Low importance /high risk rankings were assigned to locations such as gyms, sporting goods stores, and cafes. Among types of retail stores, electronics and furniture stores could be opened before liquor and tobacco stores or sporting goods stores, based on the analysis. Gyms and cafes, juice bars and dessert parlors should be opened only after banks, dentists, colleges, places of worship, auto dealers and repair shops (See figure 1, panel A).
Fig. 1. A. Category-cumulative importance index and cumulative danger index. The color scale reflects the residuals by category of a linear regression of the importance index on the danger index. GOLD categories have disproportionately high importance for their risk; BLUE categories have disproportionately low importance. Categories in GOLD should be opened earlier because they have a better importance–to-risk tradeoff; locations in BLUE should be opened later because they have a worse tradeoff ratio. B. Change in location category visits versus the category importance-risk residual. Marker sizes are proportional to total visits in February 2020.
Panel B of the figure shows that a location’s risk/reward tradeoff is closely related to which locations have actually seen declines in employment.

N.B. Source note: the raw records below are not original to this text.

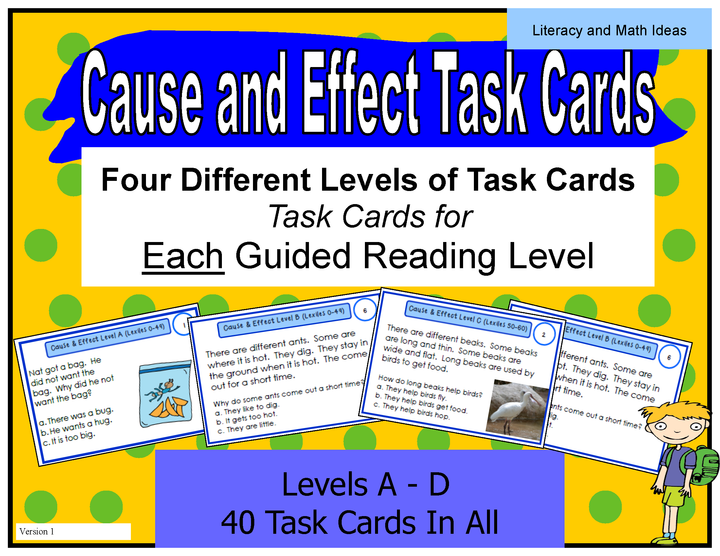 Cause and Effect Task Cards For Each Guided Reading Level (Levels A,B,C,D)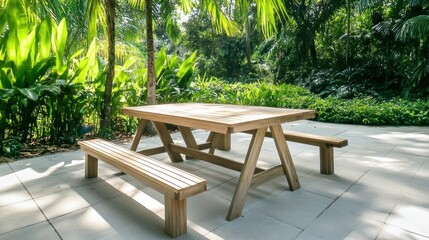 Obraz premium Wooden Picnic Table in Tropical Garden Setting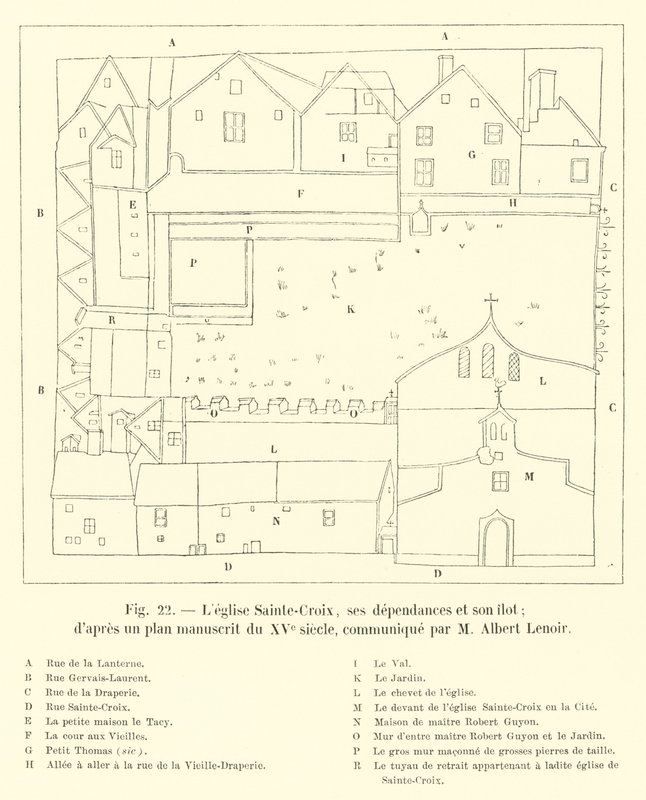 The Church of Sainte-Croix, Its Dependencies and Its Islet; after a Manuscript Plan of the 15th Century, Communicated by M. Albert Lenoir by French School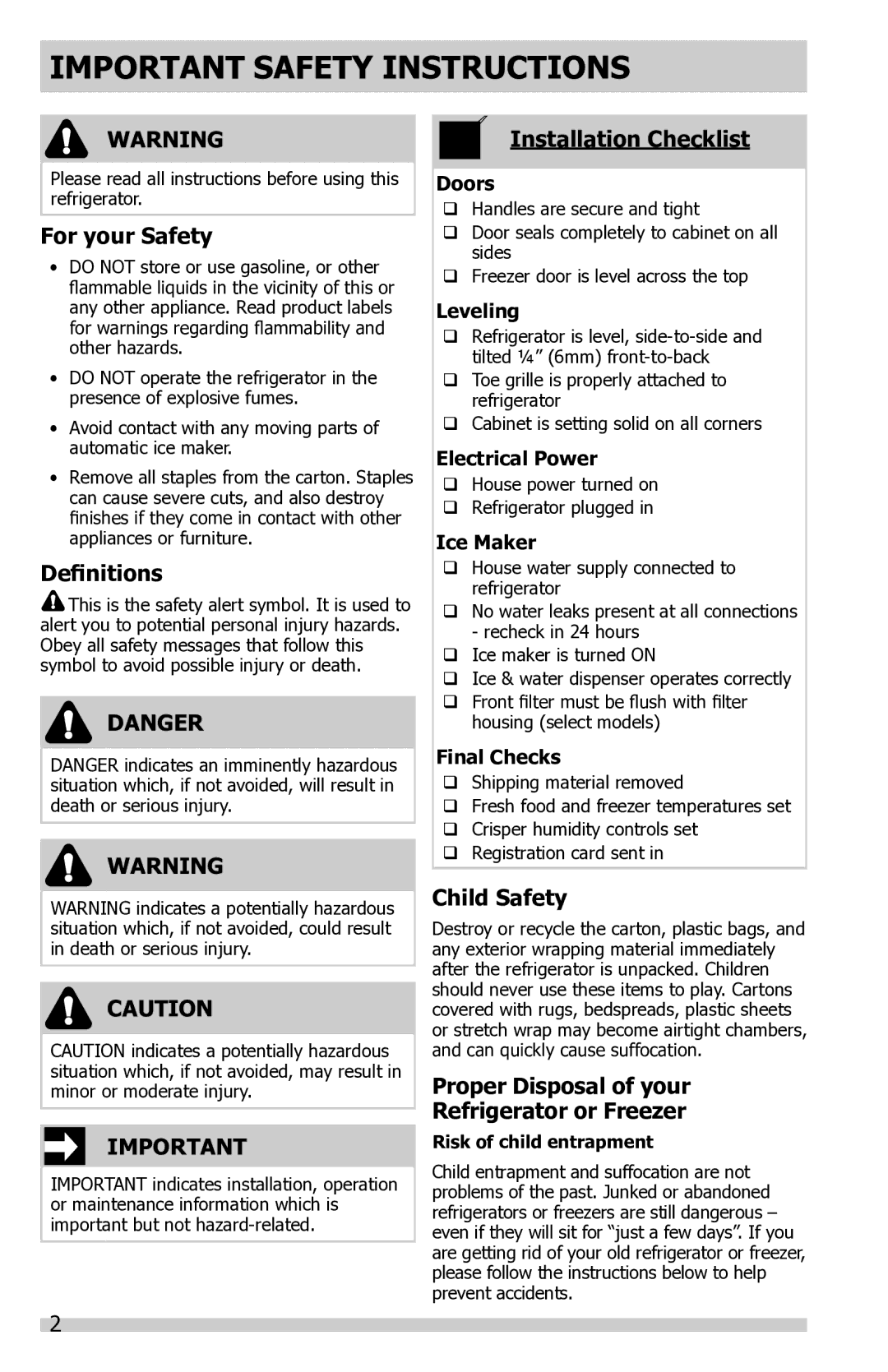 Frigidaire FFTR2021QS, FGTR1845QF, FFTR2021QB, FFTR2021QW, FFTR1614QW Important Safety Instructions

With some exceptions, governments, business owners, and individuals seem to have intuitively internalized some of the analysis’ insights.

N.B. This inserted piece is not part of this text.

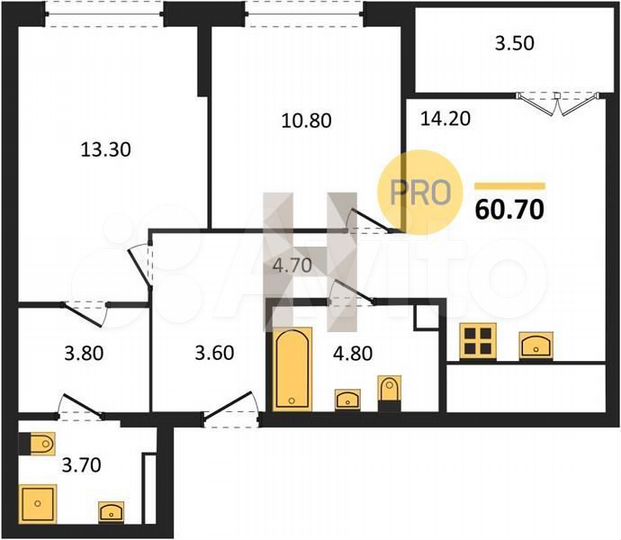 2-к. квартира, 60,7 м², 3/17 эт.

A Confusing State of the States
Governments and civic organizations across the world have made different decisions about how to implement and relax social distancing measures as spread of the virus slows. In fact, some U.S. states are enacting policies that directly contradict the research findings. While all 50 states closed public schools, only 45 closed gyms, and just 14 states restricted religious gatherings without social distancing requirements. Fully 49 states have kept liquor stores open throughout the pandemic (See data here).
The importance or danger of a category varies greatly state-to-state and over time. Heat waves in Southern California and South Florida sent masses of people to public beaches in mid-April, even though the governor of California said on April 28 that parks and trails wouldn’t open for a few more weeks. Elsewhere, pressure from certain business groups, such as gun enthusiasts, may have led to opening sporting goods stores before colleges, for instance. Church leaders may flout regulations and hold services despite mandates, and more remote and unpopulated states — with fewer reported cases of the coronavirus — relaxed shelter-in-place mandates much sooner than others.
In the absence of empirical evidence, states are making decisions in the dark, according to the researchers. “If so, we hope that policymakers will be able to combine the results of our study with their own intuition and expertise to make better informed decisions,” said Benzell.
The analysis is preliminary and its limitations are discussed in the paper. “We are continuing to make refinements,” Benzell said. “Our data-driven ranking should be combined with other data and the practical judgment of local policymakers to reach final decisions.”